*Excerpt to read*.
☆ ☆ ☆ ☆ ☆

[Mesa-dev] [PATCH v3 40/42] intel/compiler: support half-float in the combine constants pass
Jason Ekstrand
jason at jlekstrand.net
Fri Jan 18 00:18:43 UTC 2019
On Tue, Jan 15, 2019 at 7:55 AM Iago Toral Quiroga <itoral at igalia.com>
wrote:
> Reviewed-by: Topi Pohjolainen <topi.pohjolainen at intel.com>
> ---
> .../compiler/brw_fs_combine_constants.cpp | 60 +++++++++++++++----
> 1 file changed, 49 insertions(+), 11 deletions(-)
>
> diff --git a/src/intel/compiler/brw_fs_combine_constants.cpp
> b/src/intel/compiler/brw_fs_combine_constants.cpp
> index 7343f77bb45..54017e5668b 100644
> --- a/src/intel/compiler/brw_fs_combine_constants.cpp
> +++ b/src/intel/compiler/brw_fs_combine_constants.cpp
> @@ -36,6 +36,7 @@
>
> #include "brw_fs.h"
> #include "brw_cfg.h"
> +#include "util/half_float.h"
>
> using namespace brw;
>
> @@ -114,8 +115,9 @@ struct imm {
> */
> exec_list *uses;
>
> - /** The immediate value. We currently only handle floats. */
> + /** The immediate value. We currently only handle float and
> half-float. */
> float val;
> + brw_reg_type type;
>
I had a brief chat with Matt today and I think that this may be going in
the wrong direction. In particular, I'd like us to eventually (maybe we
can do it now?) generalize the combine_constants pass to more data types;
in particular, integers. I recently came across a shader where the fact
that we couldn't do combine_constants on integers was causing significant
register pressure problems and spilling. (The test was doing a bunch of
BFI2/BFE with constant sources.) It could also be a huge win for 8-bit and
64-bit where we can't put immediates in regular 2-src instructions.
What does this mean for the pass? I suspect we want a bit size instead of
a type and a simple char[8] for the data and just make it a blob of bits.

☆ ☆ ☆ ☆ ☆

*Data provided*.
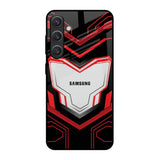 Quantum Suit Samsung Galaxy S25 5G Glass Back Cover Online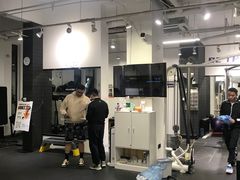 -汗水空间私教健身连锁(SM广场店)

☆ ☆ ☆ ☆ ☆

*Directions*.
Answer these about the patch review message:
(a) Which header file does the patch add a new include line for?
(b) What was the test shader that had register pressure problems doing?
(c) What does the reply suggest using in place of a type?

*Written reply*.
(a) util/half_float.h
(b) A bunch of BFI2/BFE with constant sources.
(c) A bit size, with a simple char[8] for the data as a blob of bits.